Keeping body and soul together

March 14th, 2011

All I ever dreamt of in my country was to finish school and find a job, but so elusive has been a job that today I am part of the 90 plus percent of people in the country who according to the Zimbabwe Congress of Trade Unions (ZCTU) are not employed.

As I go about my freelance work I meet my fellow Zimbabweans who work extra hard to get a meal; I am so encouraged by the “never say die attitude” of my compatriots as though it is written on their faces.

Somehow we always find a plan and, job or no job, we survive.

Some sell tomatoes, while others sell newspapers, the list of what people do is endless but the motive is one; to keep body and soul together.

This morning I talked to some vendors who said even though they would love to be formally employed they have to make do with what is available.

The women say from vending they can at least put food on the table and send their children to school.
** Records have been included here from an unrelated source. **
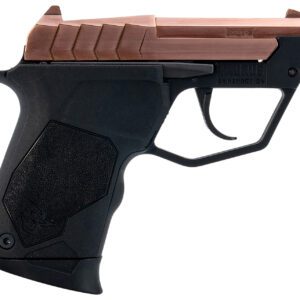 TAURUS 22TUC 22LR BLK/PVD ROSE GOLD #
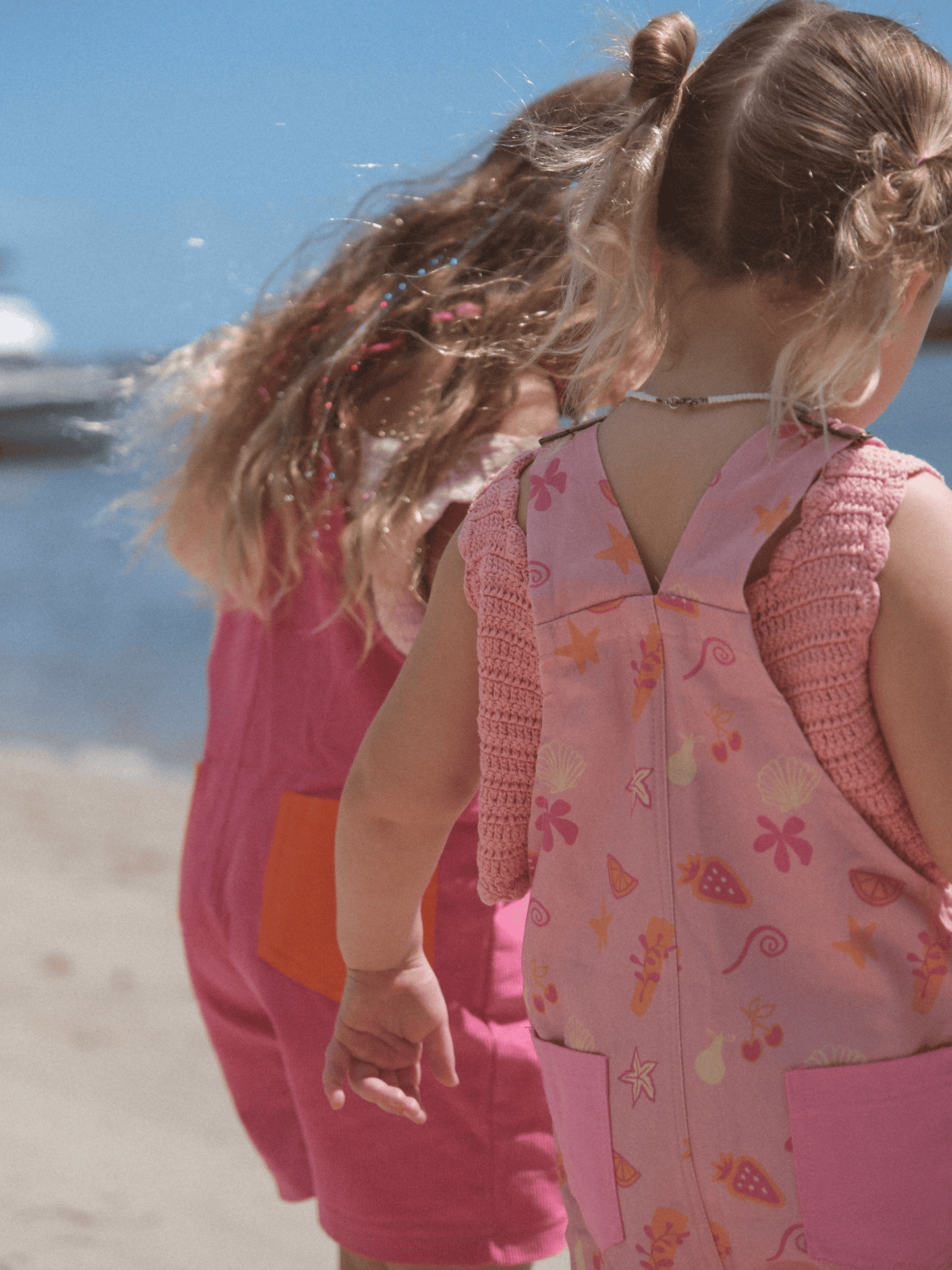 Overalls | Airlie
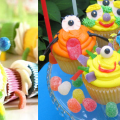 cupcakes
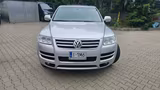 Volkswagen Touareg 6.0 W12 Sport Japan, very low mileage - aus 2005: Geländewagen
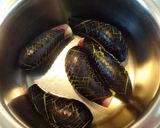 茄子の中華風煮びたし作り方6写真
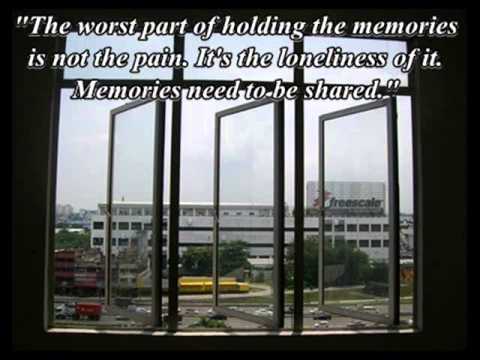 Perpisahan - Anuar Zain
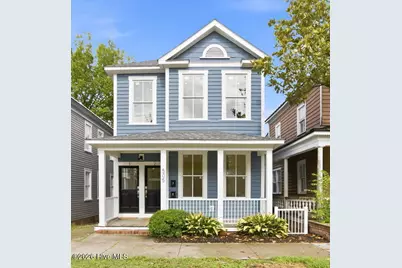 505 S 5th Avenue, Wilmington, NC 28401 - Photo 1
Yet somehow the city of Harare regards these hard working women as law breakers. Scenes of women running away from the police in the streets of Harare with babies on their backs are as common as they are worrying.

“There is nothing for us to do yet the police arrest us, this is unfair because our livelihoods are from selling vegetables.”

As a freelance journalist I also am faced with the same problem. I am scared that when I carry out my work that like the women vendors I will be arrested. I can be arrested because I do not have the required accreditation. Like women vendors I somehow operate without a license.